We manufacture natural gas engine-driven cogeneration systems, heat pumps,
and chillers, all of which are CHP products that deliver more than one form
of energy. Our cogeneration products are all standard, modular units that come
pre-packaged from the company’s factory for ease of installation at a
customer’s site. The package incorporates the engine, generator, heat-recovery
equipment, system controls, electrical switchgear, emission controls, and a
data controller for remote monitoring and data transmission; minimizing the
cost and complexity of installing the equipment at a site. This packaged, modular
system simplifies CHP technology for small to mid-sized customers who typically
are less experienced with the implementation and benefits of a CHP system.

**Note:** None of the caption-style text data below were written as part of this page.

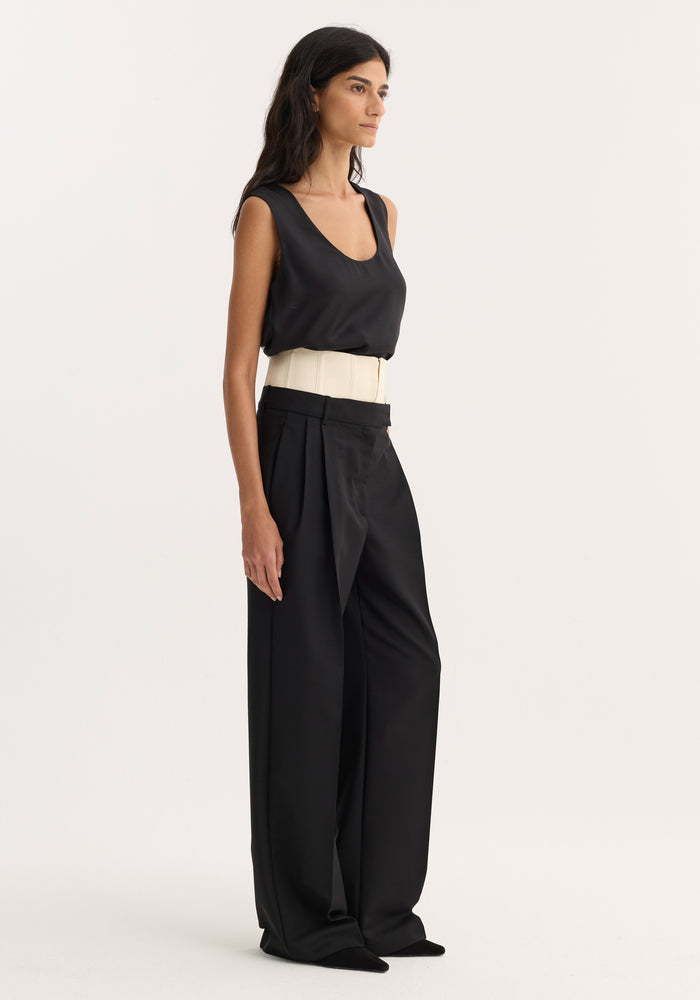 Corset trousers | black: Model in profile wearing high-waisted, wide-leg trousers with a structured off-white corset belt, paired with a sleek black scoop-neck top.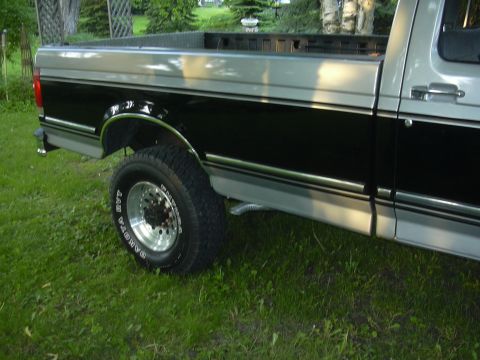 1992 Ford F-250 - Side view of a two-tone 1992 Ford F-250 pickup truck parked on grass.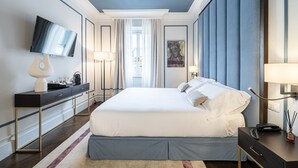 A modern hotel room with a large bed, a flat-screen TV, a desk with a lamp, and a view of the outdoors. - Glimpse Hotel (Florence)
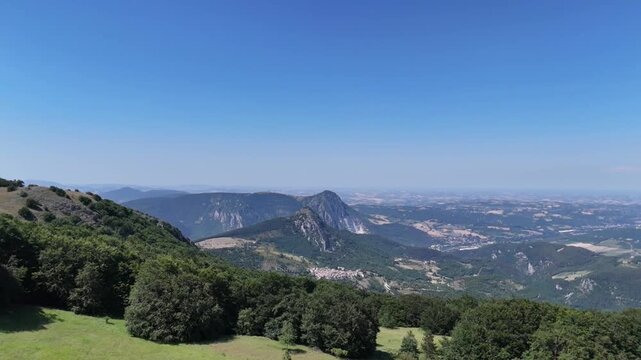 Vista da un drone che sorvola la cima della montagna, scivolando lungo il pendio verso la linea degli alberi e aprendo la vista su un&rsquo;ampia valle con montagne rocciose e paesaggi naturali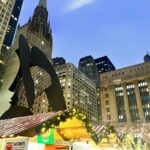 The Picasso Statue in Daley Plaza, Chicago. You can see the tall buildings in the back, and the rooftops of the Christmas huts at the bottom. it is dark outside and the fairy lights are on.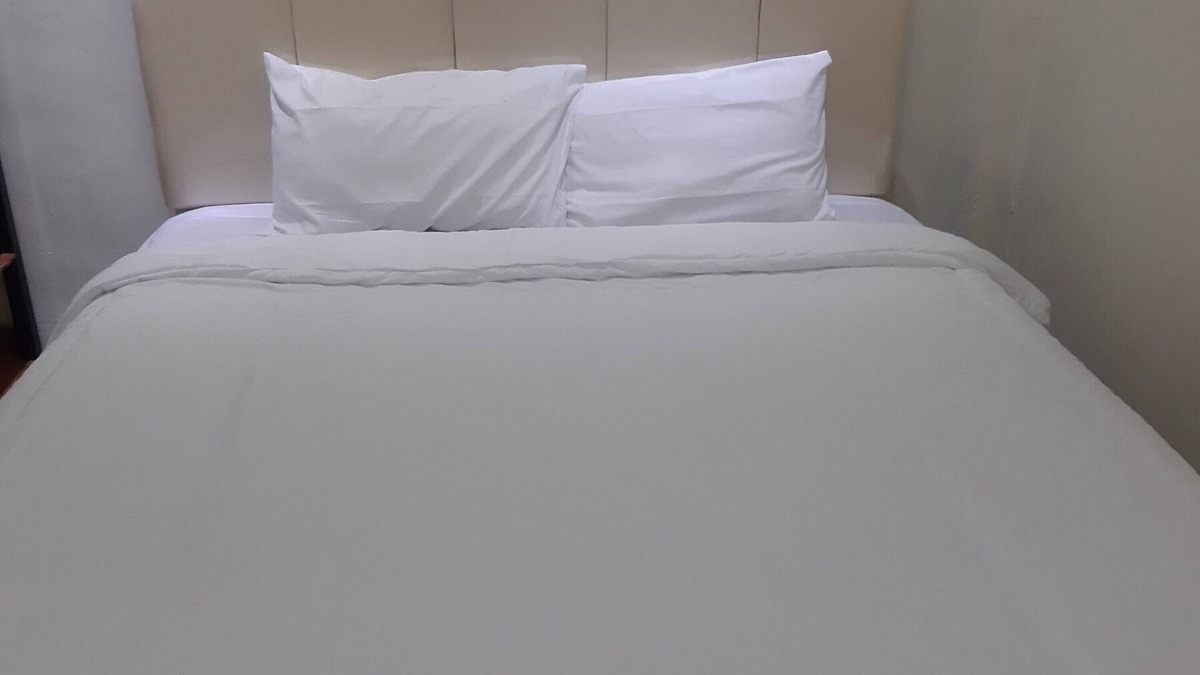 Sei Pinang Hotel | OYO 93521 Wisma Flamboyan NearTaman Makam Pahlawan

All of our cogeneration systems and most of our chillers use the same engine,
the TecoDrive 7400 model. This is an engine modified by us to use natural gas
fuel. The small 25-ton chiller uses a similar engine, the 3000 model. We worked
closely with the engine manufacturers and the gas industry (including the Gas
Research Institute) in the 1980s and 1990s to modify the engine and validate
its durability. For the Ilios water heater, we introduced a technologically
advanced Ford engine that is enhanced for industrial applications.
Our commercial product line includes:
•the InVerde®, InVerde e+®, and TECOGEN® cogeneration units;
•TECOCHILL® chillers;
•Ilios® high-efficiency water heaters; and
•Ultera™ emissions control technology.